1. RE: USB ROOT HUB driver
lbyard Jan-31-01 05:45 PM
In response to message 0
Do you have an explanation mark next to the driver? Win 98 should work, I’ve done it many times. Check the CMOS setup to be sure USB is enabled and an IRQ is assigned to it. Many BIOSes have two places that have to be enabled for USB. USB on many motherboards share an IRQ with one or more PCI slots. Try enabling OS is PnP aware in the BIOS so Windows will do IRQ steering (share interrupts). Try moving PCI cards to other slots. I see nothing on Shuttle’s site on this problem. You may want to download (http://www.spacewalker.com/english/download.htm#AI61) and false the BIOS if your shows a date older than 4/8/2000 when your computer first boots. Do that at your own risk. If something goes wrong with the flash (power outage, etc.) or you make a mistake doing it (use the wrong BIOS, etc.), your motherboard may become inoperable. Finally, click Help, Internet Help, or something like that, to go to Microsoft’s web site and upgrade Win 98 with all of the latest upgrades/bug Fixes, etc. Larry

2. RE: USB ROOT HUB driver
teebucket Feb-01-01 01:28 PM
In response to message 1
I check in the setup and the USB is turned on and no IRQ conflicts. There is explanation mark next to the driver. The only thing I have not tried is re-lod the OS. I want to do a clean load of Windows 98 SE. The problem is that we have a lot of data and e/mail address and bookmarks. I have ID the data files and back them up. We are using Outlook 2000 and I don't know which files to back up for the e/mail messages, address and bookmarks/contacts.
* * *
- **Instructions to follow**: In the forum thread about the USB root hub driver, explain why the first reply suggests enabling "OS is PnP aware" in the BIOS.

- **Data shown**:
* * *
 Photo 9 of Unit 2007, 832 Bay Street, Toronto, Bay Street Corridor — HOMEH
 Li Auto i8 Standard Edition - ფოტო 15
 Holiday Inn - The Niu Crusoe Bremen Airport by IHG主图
* * *
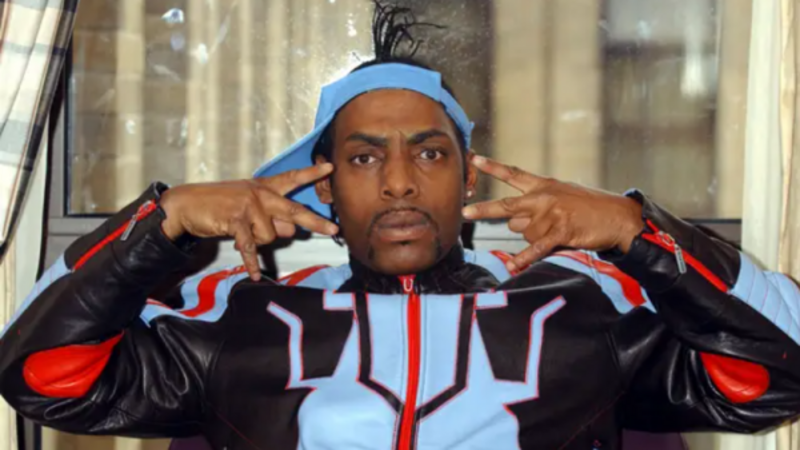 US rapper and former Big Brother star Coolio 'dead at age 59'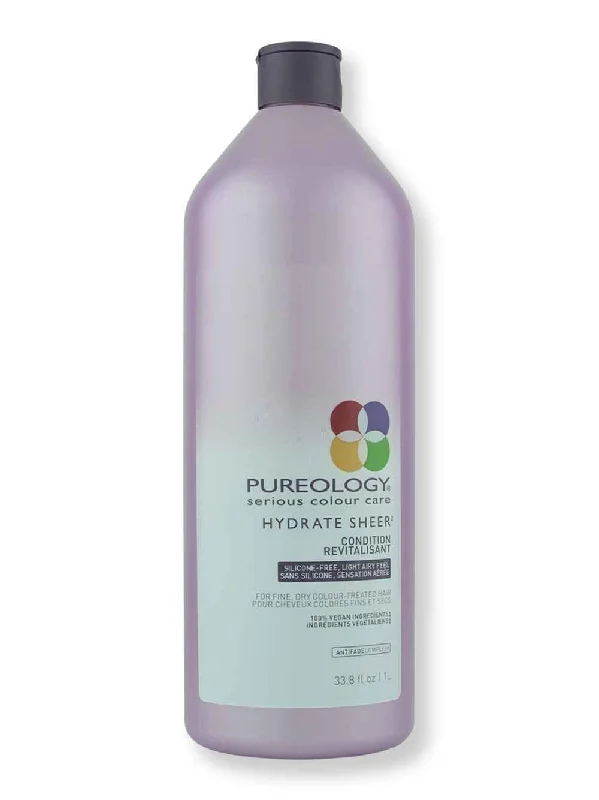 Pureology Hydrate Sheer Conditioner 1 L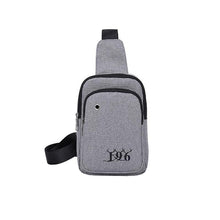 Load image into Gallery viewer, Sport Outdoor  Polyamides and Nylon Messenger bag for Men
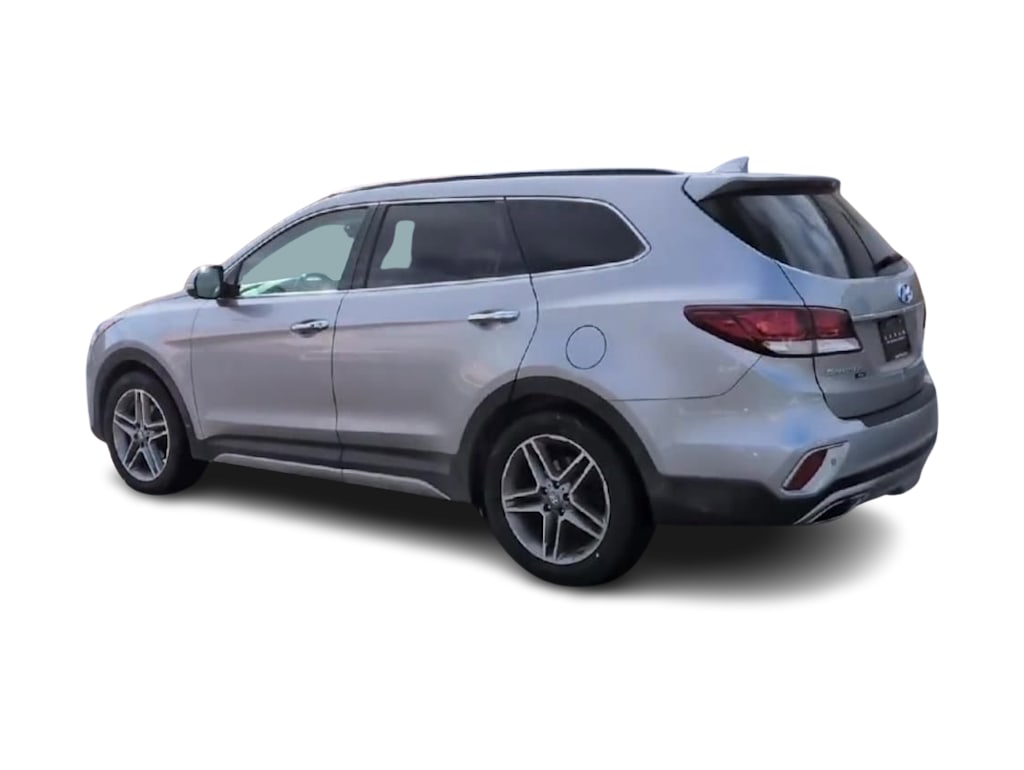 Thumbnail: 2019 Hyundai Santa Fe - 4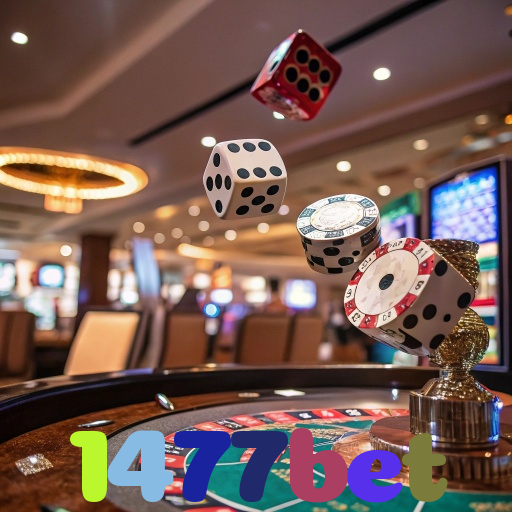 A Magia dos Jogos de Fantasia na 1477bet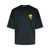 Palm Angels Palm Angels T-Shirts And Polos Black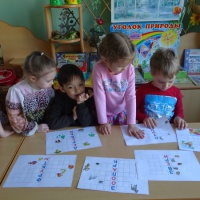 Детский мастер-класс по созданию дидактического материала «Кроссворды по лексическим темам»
* * *
- **Output for this exercise**: Enabling that setting lets Windows perform IRQ steering, meaning it can share interrupts.